Nevertheless, zuclopenthixol was listed as the pINN in proposed list number 50 in 1983 and as the rINN in recommended list number 24 in 1984. If the rules had been followed, it should have been zuclopentixol.

There are many other exceptions to the rule that “t” should be used rather than “th,” although most of them are old names that were coined before the rule was introduced, and some of them begin with “th,” such as theophylline, thiopental, and thiotepa. On the other hand, thioguanine was renamed tioguanine.

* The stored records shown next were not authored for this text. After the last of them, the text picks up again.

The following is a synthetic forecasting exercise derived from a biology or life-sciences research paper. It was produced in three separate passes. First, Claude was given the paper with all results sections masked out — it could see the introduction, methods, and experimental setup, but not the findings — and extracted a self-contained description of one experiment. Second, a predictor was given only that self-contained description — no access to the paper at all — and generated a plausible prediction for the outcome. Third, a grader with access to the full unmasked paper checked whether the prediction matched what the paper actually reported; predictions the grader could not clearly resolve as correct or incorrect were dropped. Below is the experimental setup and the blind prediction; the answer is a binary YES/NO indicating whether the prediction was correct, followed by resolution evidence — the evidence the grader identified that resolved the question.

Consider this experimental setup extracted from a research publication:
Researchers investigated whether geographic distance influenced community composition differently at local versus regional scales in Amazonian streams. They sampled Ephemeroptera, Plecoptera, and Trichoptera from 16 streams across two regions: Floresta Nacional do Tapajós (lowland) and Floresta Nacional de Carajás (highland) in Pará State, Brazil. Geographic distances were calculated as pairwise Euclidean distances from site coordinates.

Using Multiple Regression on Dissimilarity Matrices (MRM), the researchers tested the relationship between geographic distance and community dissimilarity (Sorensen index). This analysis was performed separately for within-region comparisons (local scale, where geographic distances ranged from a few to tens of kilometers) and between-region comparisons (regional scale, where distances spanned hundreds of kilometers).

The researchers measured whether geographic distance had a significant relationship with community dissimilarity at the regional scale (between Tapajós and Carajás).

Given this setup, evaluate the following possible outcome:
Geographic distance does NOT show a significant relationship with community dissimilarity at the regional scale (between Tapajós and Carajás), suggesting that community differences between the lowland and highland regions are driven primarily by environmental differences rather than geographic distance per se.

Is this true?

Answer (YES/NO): NO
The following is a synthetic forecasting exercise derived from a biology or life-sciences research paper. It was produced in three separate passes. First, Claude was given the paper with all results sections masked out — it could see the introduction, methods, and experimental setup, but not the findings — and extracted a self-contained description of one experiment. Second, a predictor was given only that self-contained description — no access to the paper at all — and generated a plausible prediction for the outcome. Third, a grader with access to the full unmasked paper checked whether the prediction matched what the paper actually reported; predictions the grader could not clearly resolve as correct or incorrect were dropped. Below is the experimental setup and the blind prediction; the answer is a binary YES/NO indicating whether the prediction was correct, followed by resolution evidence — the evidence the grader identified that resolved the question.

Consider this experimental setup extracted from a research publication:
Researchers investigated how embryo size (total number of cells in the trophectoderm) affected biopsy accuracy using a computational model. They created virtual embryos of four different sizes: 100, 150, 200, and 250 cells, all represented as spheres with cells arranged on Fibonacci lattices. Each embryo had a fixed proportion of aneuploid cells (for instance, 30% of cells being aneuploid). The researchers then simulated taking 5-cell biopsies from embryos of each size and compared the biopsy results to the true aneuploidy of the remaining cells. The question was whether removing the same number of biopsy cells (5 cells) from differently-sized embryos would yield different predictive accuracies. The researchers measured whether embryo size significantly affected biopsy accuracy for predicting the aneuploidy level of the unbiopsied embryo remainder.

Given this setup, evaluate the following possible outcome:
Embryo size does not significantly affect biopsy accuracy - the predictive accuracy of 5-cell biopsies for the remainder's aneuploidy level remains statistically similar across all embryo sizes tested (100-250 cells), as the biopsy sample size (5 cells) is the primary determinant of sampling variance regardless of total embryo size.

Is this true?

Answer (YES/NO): NO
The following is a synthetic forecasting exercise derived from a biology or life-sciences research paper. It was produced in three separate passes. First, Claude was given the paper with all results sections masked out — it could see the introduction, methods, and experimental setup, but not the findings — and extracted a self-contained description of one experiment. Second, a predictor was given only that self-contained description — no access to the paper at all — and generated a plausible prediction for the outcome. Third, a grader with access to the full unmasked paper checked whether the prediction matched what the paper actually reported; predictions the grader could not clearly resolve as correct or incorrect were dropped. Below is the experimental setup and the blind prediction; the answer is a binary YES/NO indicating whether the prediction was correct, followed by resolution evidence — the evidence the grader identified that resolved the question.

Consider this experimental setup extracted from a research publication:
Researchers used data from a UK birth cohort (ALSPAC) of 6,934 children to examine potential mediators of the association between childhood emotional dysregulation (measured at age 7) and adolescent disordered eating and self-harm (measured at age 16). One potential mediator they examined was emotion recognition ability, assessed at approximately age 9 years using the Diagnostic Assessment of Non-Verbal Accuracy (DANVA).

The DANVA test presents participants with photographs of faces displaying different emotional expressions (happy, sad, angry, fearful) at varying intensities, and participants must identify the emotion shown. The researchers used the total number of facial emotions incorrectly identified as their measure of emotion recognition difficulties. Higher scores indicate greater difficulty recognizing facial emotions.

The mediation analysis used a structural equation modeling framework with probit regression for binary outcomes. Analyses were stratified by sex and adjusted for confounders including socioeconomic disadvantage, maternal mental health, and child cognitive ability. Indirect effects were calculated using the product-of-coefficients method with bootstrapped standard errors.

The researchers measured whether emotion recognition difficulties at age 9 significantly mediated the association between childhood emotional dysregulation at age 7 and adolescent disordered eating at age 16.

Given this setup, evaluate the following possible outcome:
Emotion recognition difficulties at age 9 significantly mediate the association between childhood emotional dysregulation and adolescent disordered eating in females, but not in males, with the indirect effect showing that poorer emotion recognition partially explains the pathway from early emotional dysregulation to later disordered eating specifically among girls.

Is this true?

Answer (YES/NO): NO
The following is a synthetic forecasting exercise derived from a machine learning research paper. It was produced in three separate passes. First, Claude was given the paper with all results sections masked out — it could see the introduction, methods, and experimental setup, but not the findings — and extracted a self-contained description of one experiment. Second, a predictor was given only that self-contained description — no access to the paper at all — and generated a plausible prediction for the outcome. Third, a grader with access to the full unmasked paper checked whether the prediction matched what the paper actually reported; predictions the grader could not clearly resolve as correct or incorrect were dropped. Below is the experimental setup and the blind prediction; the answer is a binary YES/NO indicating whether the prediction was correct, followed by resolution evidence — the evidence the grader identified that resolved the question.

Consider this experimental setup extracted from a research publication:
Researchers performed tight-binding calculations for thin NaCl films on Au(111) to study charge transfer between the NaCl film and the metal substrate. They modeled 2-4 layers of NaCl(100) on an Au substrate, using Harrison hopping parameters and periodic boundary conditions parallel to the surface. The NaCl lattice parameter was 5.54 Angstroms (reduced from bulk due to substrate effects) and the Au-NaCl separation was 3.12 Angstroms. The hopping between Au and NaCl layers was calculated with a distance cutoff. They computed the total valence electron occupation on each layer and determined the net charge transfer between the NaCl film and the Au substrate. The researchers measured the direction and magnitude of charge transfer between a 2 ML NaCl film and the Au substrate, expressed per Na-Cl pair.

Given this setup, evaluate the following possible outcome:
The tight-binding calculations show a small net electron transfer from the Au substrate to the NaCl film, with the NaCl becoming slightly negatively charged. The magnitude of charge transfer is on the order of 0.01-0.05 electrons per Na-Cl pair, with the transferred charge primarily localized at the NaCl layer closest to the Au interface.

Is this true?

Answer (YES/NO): NO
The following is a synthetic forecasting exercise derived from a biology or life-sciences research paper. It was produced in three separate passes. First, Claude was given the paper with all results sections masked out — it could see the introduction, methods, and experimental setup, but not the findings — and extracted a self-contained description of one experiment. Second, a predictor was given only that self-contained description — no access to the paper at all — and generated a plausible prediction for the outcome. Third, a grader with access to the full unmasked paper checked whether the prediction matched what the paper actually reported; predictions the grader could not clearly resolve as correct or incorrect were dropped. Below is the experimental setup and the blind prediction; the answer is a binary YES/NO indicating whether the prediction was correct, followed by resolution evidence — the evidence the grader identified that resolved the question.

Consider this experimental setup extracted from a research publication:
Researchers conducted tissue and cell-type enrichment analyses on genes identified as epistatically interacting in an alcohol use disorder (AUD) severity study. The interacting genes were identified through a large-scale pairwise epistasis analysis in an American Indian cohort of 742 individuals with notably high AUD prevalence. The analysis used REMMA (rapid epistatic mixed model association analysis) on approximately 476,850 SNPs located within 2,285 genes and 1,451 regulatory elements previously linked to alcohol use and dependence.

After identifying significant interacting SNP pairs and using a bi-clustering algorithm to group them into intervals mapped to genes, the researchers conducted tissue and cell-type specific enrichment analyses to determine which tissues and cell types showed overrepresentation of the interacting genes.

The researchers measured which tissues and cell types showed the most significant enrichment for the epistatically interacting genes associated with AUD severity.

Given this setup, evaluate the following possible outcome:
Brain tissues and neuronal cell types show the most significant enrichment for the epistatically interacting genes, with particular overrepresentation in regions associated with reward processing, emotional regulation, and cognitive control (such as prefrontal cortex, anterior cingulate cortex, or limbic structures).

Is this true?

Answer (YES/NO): YES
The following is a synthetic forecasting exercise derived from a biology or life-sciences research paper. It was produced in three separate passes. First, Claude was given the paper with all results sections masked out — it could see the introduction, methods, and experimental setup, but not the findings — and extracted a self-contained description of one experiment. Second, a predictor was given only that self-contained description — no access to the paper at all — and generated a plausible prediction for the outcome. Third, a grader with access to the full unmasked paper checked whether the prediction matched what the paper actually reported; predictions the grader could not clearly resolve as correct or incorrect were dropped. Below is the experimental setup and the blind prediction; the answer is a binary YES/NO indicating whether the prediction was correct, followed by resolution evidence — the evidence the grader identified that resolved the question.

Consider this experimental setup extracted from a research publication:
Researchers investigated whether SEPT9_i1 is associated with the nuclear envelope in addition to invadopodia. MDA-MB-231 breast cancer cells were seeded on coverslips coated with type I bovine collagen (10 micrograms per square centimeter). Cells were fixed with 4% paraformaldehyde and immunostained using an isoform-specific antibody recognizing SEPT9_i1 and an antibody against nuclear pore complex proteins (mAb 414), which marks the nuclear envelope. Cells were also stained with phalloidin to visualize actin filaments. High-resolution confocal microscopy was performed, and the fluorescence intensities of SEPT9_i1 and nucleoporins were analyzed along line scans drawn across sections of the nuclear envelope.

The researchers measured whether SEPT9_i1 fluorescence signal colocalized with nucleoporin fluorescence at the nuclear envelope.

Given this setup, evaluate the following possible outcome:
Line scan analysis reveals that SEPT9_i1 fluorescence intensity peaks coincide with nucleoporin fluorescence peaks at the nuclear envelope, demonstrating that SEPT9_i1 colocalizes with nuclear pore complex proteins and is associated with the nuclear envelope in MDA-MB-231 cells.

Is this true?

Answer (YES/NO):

In an analysis of the formal and semantic properties of 7987 INNs in relation to the WHO's nomenclatural principles naming guidelines of the WHO, I and my colleagues found a range of inconsistencies, such as these.6

A final thought

INNs have gradually been adopted in many countries. For example, they were adopted in Australia in 20167 and in Latvia in April 2020.8 A before-and-after study in Latvia showed that after the adoption of INNs, their use in prescriptions for bisoprolol and/or perindopril increased from 2.1% to 92.3% and the rate of medication errors fell from 0.81% to 0.39%.

No nomenclatural system is perfect, and the INN system is no different from any other in that respect. However, despite inconsistencies, the system has proved useful in bringing a degree of uniformity to the way in which drugs are named internationally.